[Opening Excerpt section]

HIV-infected patients who are falsely diagnosed as having tuberculosis (TB) have higher rates of mortality than those who are correctly diagnosed with the disease, according to a study conducted by researchers at University of California-San Francisco and Makerere University-Kampala.
"Among HIV-infected persons with suspected TB, falsely diagnosing persons with TB by rapid testing was associated with increased mortality when compared with the group of patients who received the correct diagnosis," said study lead author Robert Blount, MD, clinical fellow in pulmonary and critical care medicine at UCSF's School of Medicine.
The results of the study will be presented at the American Thoracic Society 2010 International Conference in New Orleans, with co-authors Laurence Huang, Lucian Davis, Adithya Cattamanchi, Saskia den Boon, William Worodria and Moses Joloba also in attendance
"Tuberculosis remains a common cause of pulmonary disease worldwide," Blount said. "HIV-infected patients are particularly susceptible to TB. Diagnosis can be a challenge, because the standard test-- sputum culture—p although sensitive and specific, often takes several weeks to yield results."
Physicians and researchers have long understood that missing a positive diagnosis of tuberculosis in patients who actually have the disease can result in poor outcomes and an increase in mortality rates. But the link between mortality and false positives – diagnosing someone with tuberculosis who does not have the disease – has been less widely understood.
In this study, Blount and his colleagues evaluated the outcomes of 600 HIV-infected patients who were treated at Mulago Hospital in Kampala, Uganda, including patients who were incorrectly diagnosed with tuberculosis following rapid testing.
"Studies tend to emphasize the negative impact of missing the diagnosis of TB," Blount noted. "Our study shows that falsely diagnosing patients with TB who do not actually have TB is also associated with negative outcomes."
Blount said the poorer outcomes are likely due to the fact that patients who are misdiagnosed are treated erroneously for tuberculosis while the actual underlying condition remains untreated. Because physicians believe tuberculosis is the culprit, any search for the real underlying disease is delayed, as is proper treatment, he said.

[Closing Excerpt section]
[Opening Record extracts section]

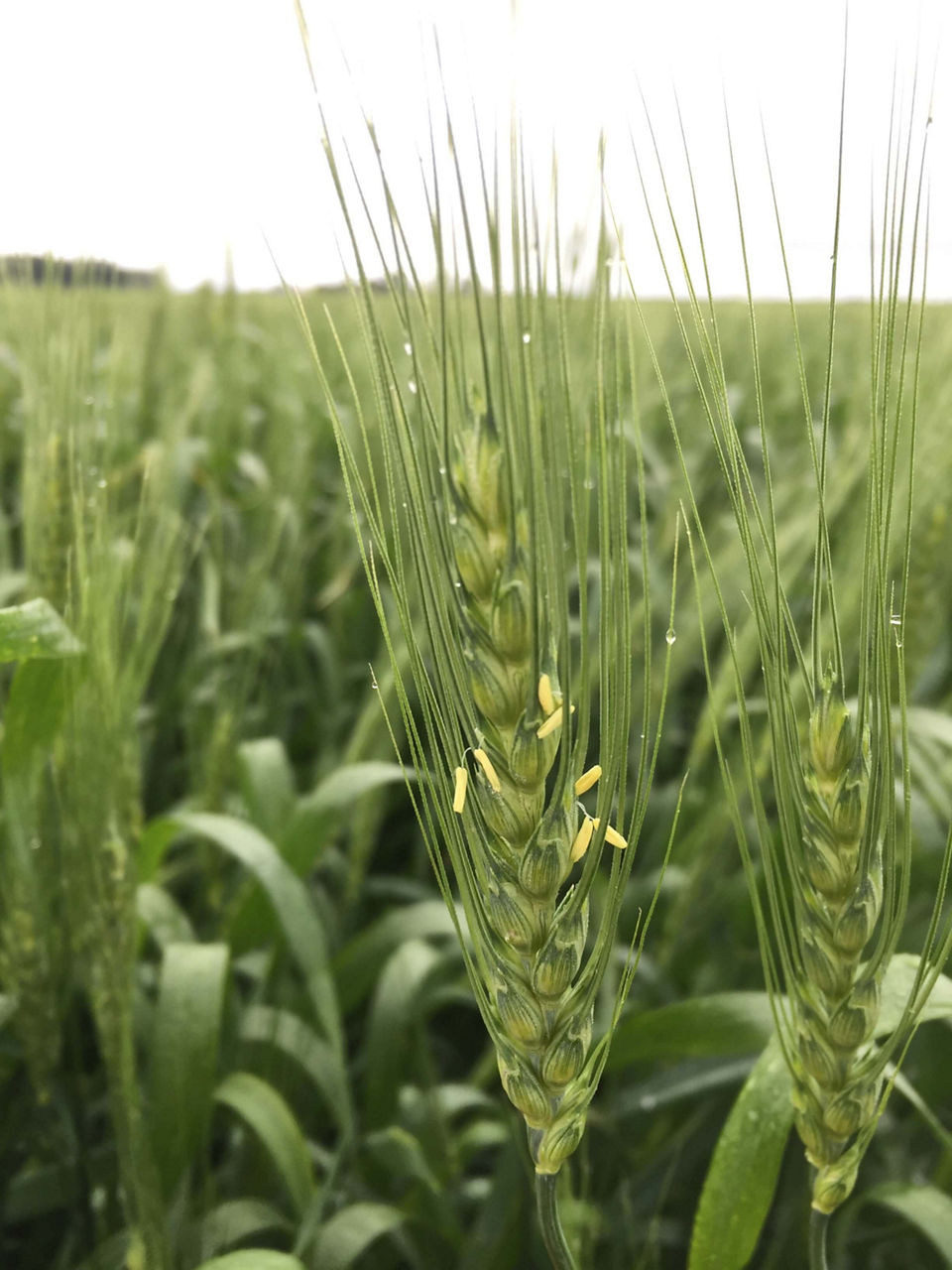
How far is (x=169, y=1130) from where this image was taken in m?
0.86

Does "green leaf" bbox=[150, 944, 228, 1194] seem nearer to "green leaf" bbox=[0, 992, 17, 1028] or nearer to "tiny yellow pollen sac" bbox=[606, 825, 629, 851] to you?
"green leaf" bbox=[0, 992, 17, 1028]

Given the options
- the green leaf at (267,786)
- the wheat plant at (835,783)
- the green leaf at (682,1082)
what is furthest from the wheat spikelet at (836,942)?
the green leaf at (267,786)

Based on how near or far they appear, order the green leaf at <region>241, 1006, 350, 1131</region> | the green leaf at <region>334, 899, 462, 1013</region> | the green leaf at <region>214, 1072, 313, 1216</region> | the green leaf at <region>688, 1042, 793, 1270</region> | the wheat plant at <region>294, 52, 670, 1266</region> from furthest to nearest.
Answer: the green leaf at <region>334, 899, 462, 1013</region>, the green leaf at <region>241, 1006, 350, 1131</region>, the green leaf at <region>214, 1072, 313, 1216</region>, the green leaf at <region>688, 1042, 793, 1270</region>, the wheat plant at <region>294, 52, 670, 1266</region>

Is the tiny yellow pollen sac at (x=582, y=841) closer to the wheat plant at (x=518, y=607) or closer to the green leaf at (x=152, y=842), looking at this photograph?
the wheat plant at (x=518, y=607)

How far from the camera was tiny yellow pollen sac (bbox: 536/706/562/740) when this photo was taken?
421mm

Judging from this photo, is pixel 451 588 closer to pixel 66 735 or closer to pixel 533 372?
pixel 533 372

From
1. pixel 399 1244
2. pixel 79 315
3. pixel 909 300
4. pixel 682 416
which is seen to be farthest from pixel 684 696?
pixel 909 300

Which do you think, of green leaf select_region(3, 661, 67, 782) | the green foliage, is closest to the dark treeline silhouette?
the green foliage

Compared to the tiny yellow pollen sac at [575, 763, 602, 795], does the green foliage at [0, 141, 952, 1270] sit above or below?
below

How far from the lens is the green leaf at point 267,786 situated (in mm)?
1191

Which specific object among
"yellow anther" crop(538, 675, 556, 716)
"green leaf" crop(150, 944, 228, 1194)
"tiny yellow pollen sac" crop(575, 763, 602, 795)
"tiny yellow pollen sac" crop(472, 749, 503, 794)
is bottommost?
"green leaf" crop(150, 944, 228, 1194)

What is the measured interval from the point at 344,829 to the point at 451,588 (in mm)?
1166

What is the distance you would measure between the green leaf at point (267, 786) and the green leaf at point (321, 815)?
56mm

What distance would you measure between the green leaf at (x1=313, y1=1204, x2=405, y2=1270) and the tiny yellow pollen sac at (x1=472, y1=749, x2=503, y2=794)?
0.63m
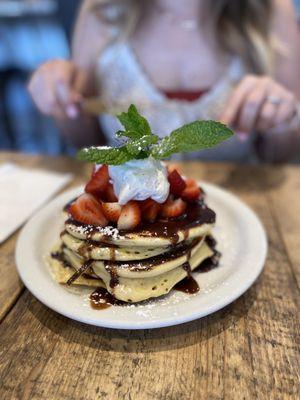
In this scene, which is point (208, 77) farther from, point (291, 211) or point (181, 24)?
point (291, 211)

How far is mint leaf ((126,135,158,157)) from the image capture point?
0.73m

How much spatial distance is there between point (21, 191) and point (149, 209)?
59cm

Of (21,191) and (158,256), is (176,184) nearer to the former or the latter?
(158,256)

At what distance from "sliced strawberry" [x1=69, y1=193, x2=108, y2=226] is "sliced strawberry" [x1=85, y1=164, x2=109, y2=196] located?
0.04m

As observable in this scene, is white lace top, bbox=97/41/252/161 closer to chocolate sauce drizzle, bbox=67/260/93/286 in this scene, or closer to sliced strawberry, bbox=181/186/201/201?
sliced strawberry, bbox=181/186/201/201

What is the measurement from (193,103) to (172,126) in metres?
0.12

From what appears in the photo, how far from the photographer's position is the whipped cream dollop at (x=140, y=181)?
732 millimetres

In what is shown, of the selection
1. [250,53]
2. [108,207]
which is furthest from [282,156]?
[108,207]

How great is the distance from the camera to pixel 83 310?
661 millimetres

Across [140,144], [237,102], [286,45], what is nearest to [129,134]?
[140,144]

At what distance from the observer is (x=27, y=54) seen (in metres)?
3.61

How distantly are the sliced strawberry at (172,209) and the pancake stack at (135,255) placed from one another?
12mm

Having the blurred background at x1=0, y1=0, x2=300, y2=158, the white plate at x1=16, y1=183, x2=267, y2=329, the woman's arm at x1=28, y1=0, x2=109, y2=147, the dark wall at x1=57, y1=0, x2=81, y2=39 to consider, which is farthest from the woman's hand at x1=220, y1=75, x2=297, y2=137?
the dark wall at x1=57, y1=0, x2=81, y2=39

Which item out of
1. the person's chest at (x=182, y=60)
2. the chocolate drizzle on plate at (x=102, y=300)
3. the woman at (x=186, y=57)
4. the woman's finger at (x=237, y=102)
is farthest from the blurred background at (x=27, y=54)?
the chocolate drizzle on plate at (x=102, y=300)
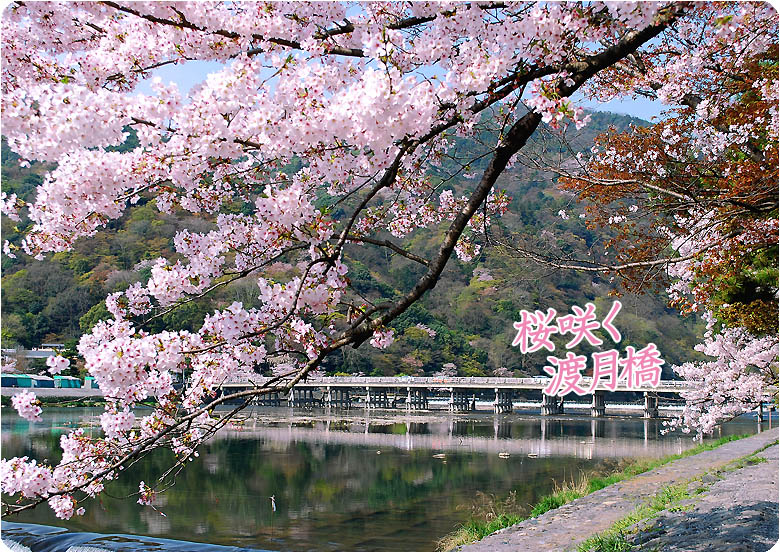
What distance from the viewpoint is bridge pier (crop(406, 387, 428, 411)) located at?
4596 cm

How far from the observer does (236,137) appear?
303 cm

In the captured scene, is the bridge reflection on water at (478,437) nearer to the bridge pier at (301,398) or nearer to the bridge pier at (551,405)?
the bridge pier at (551,405)

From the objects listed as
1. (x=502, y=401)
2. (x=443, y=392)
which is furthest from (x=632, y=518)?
(x=443, y=392)

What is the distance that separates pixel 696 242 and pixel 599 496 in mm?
5469

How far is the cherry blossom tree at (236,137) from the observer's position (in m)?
2.96

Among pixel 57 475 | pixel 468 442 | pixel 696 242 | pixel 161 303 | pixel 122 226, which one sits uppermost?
pixel 122 226

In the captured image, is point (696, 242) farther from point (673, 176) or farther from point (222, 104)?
point (222, 104)

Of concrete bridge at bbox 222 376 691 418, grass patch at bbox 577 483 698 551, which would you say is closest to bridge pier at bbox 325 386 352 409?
concrete bridge at bbox 222 376 691 418

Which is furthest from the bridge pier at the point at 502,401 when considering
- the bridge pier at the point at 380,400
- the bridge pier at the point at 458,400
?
the bridge pier at the point at 380,400

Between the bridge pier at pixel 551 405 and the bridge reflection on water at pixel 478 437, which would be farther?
the bridge pier at pixel 551 405

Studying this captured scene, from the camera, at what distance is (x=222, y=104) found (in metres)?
2.94

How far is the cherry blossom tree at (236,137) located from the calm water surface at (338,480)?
2.77m

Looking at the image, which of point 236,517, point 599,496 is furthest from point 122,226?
point 599,496

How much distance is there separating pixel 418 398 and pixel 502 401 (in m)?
7.34
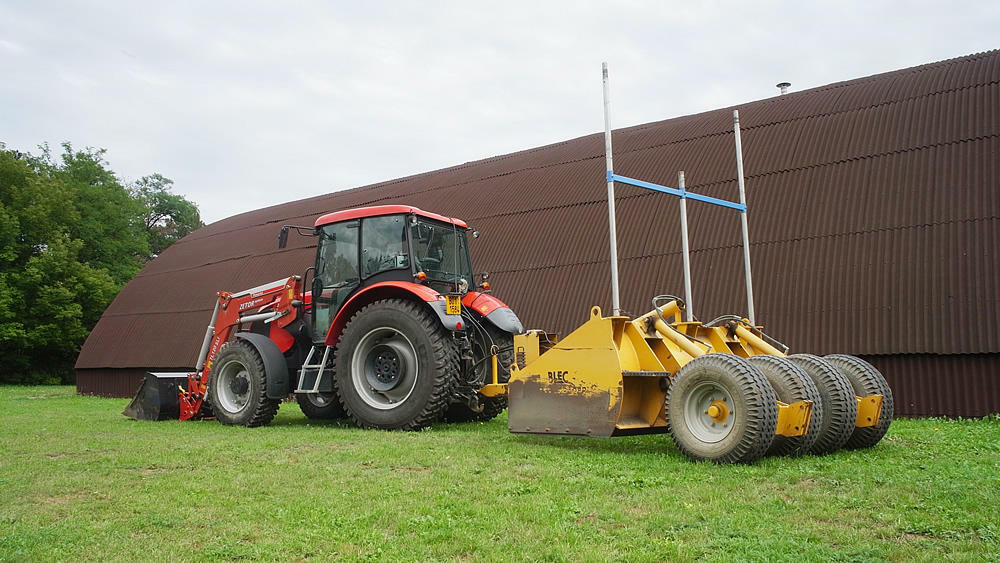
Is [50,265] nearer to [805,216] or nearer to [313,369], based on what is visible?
[313,369]

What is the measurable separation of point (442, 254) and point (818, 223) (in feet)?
24.1

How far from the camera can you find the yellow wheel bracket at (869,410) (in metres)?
7.08

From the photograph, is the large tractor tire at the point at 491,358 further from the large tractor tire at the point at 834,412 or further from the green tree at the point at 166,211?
the green tree at the point at 166,211

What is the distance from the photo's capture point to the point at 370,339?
34.1ft

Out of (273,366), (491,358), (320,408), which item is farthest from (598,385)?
(320,408)

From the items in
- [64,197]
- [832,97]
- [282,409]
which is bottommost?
[282,409]

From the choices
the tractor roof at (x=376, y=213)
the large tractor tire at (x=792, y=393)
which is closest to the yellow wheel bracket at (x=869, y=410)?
the large tractor tire at (x=792, y=393)

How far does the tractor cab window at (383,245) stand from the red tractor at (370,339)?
2 cm

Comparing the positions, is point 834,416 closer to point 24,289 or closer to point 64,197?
point 24,289

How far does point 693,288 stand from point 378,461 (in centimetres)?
927

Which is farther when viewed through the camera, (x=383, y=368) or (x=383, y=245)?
(x=383, y=245)

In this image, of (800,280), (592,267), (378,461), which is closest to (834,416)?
(378,461)

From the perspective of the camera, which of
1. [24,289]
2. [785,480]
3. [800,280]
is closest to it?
[785,480]

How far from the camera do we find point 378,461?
718 centimetres
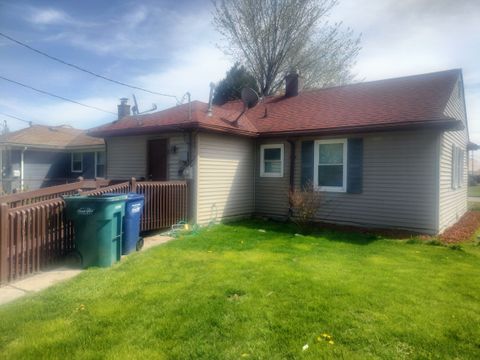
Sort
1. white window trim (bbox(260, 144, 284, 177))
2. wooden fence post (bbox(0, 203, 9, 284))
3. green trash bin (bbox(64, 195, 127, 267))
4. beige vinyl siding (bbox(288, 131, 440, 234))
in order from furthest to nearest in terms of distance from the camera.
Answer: white window trim (bbox(260, 144, 284, 177)) → beige vinyl siding (bbox(288, 131, 440, 234)) → green trash bin (bbox(64, 195, 127, 267)) → wooden fence post (bbox(0, 203, 9, 284))

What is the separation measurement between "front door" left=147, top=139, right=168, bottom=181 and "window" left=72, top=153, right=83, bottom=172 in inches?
443

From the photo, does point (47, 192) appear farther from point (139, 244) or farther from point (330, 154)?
point (330, 154)

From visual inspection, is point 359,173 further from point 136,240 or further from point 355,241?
point 136,240

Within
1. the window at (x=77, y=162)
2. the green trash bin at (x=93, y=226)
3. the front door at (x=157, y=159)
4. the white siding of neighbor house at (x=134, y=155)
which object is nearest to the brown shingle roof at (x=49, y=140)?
the window at (x=77, y=162)

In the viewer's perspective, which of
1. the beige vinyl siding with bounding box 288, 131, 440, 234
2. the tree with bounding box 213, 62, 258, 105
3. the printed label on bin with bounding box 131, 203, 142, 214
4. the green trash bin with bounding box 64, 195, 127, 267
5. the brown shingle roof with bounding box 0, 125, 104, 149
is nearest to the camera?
the green trash bin with bounding box 64, 195, 127, 267

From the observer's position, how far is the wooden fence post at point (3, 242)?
445 centimetres

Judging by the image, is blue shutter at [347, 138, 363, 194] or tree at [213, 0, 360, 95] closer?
blue shutter at [347, 138, 363, 194]

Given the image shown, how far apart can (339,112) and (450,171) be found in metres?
4.06

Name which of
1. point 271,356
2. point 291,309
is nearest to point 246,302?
point 291,309

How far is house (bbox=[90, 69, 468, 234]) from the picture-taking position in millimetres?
8742

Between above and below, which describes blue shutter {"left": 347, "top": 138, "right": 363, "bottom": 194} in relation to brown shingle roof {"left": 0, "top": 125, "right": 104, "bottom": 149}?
below


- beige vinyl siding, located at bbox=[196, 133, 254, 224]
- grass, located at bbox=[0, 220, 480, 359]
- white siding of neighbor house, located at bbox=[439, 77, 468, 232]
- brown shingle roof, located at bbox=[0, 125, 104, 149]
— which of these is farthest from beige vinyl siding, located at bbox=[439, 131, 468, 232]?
brown shingle roof, located at bbox=[0, 125, 104, 149]

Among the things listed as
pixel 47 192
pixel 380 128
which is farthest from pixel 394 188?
pixel 47 192

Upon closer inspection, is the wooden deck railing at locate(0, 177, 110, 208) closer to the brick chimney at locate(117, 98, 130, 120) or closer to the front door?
the front door
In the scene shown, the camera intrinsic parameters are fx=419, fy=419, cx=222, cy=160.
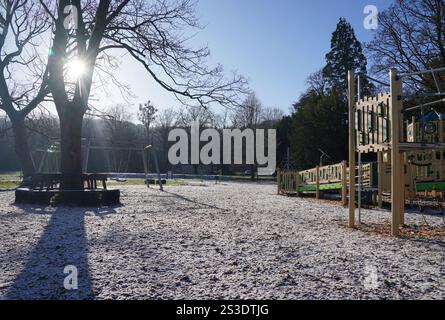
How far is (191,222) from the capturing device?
28.8ft

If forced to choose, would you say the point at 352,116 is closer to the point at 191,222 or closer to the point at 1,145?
the point at 191,222

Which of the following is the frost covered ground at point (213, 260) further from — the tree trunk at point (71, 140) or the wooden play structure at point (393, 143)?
the tree trunk at point (71, 140)

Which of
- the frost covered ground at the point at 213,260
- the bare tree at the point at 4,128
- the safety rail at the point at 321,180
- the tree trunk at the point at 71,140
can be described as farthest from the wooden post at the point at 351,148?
the bare tree at the point at 4,128

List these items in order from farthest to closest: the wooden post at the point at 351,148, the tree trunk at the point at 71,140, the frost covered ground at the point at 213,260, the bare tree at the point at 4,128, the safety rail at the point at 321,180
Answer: the bare tree at the point at 4,128 → the safety rail at the point at 321,180 → the tree trunk at the point at 71,140 → the wooden post at the point at 351,148 → the frost covered ground at the point at 213,260

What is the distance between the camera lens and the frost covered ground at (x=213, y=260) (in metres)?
3.92

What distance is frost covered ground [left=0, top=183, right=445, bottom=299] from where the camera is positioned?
3.92 m

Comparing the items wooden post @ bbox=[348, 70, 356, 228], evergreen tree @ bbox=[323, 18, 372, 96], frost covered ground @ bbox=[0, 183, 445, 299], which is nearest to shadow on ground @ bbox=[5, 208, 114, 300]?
frost covered ground @ bbox=[0, 183, 445, 299]

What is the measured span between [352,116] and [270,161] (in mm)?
38604

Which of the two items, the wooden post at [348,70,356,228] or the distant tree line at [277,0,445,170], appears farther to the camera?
the distant tree line at [277,0,445,170]

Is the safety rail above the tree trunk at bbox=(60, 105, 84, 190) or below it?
below

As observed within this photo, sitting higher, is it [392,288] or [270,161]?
[270,161]

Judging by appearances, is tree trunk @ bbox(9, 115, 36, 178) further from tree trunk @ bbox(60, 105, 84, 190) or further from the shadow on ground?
the shadow on ground
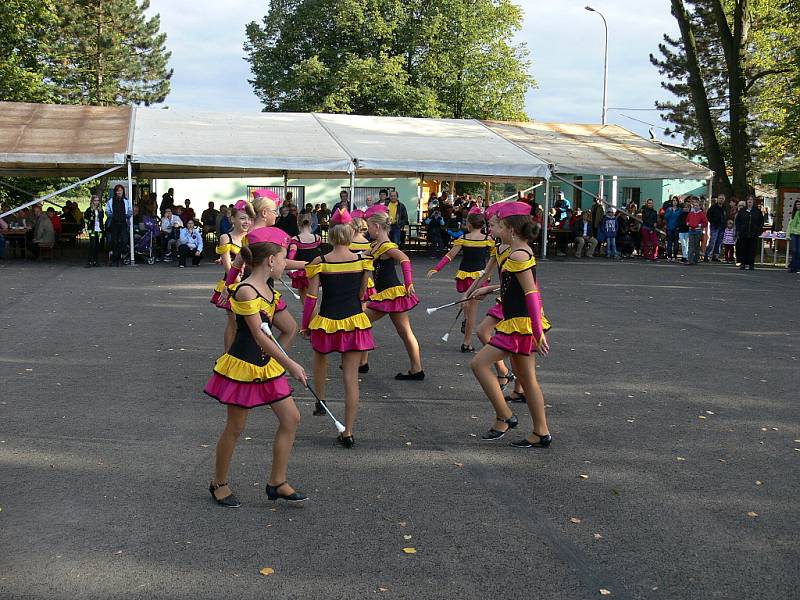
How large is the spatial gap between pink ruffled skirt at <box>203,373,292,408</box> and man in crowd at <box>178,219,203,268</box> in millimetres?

[Closing Record extracts section]

§ Tasks to perform
a: Reproduce the passage of the TB misdiagnosis article that opens with the words containing "HIV-infected patients who are" and closes with "and Makerere University-Kampala.".
b: Answer these questions from the TB misdiagnosis article:
(i) How many HIV-infected patients did the researchers evaluate?
(ii) At which hospital were those patients treated?
(iii) At which conference will the study results be presented?

§ Answers below
a:
HIV-infected patients who are falsely diagnosed as having tuberculosis (TB) have higher rates of mortality than those who are correctly diagnosed with the disease, according to a study conducted by researchers at University of California-San Francisco and Makerere University-Kampala.

b:
(i) 600 HIV-infected patients.
(ii) Mulago Hospital in Kampala, Uganda.
(iii) The American Thoracic Society 2010 International Conference in New Orleans.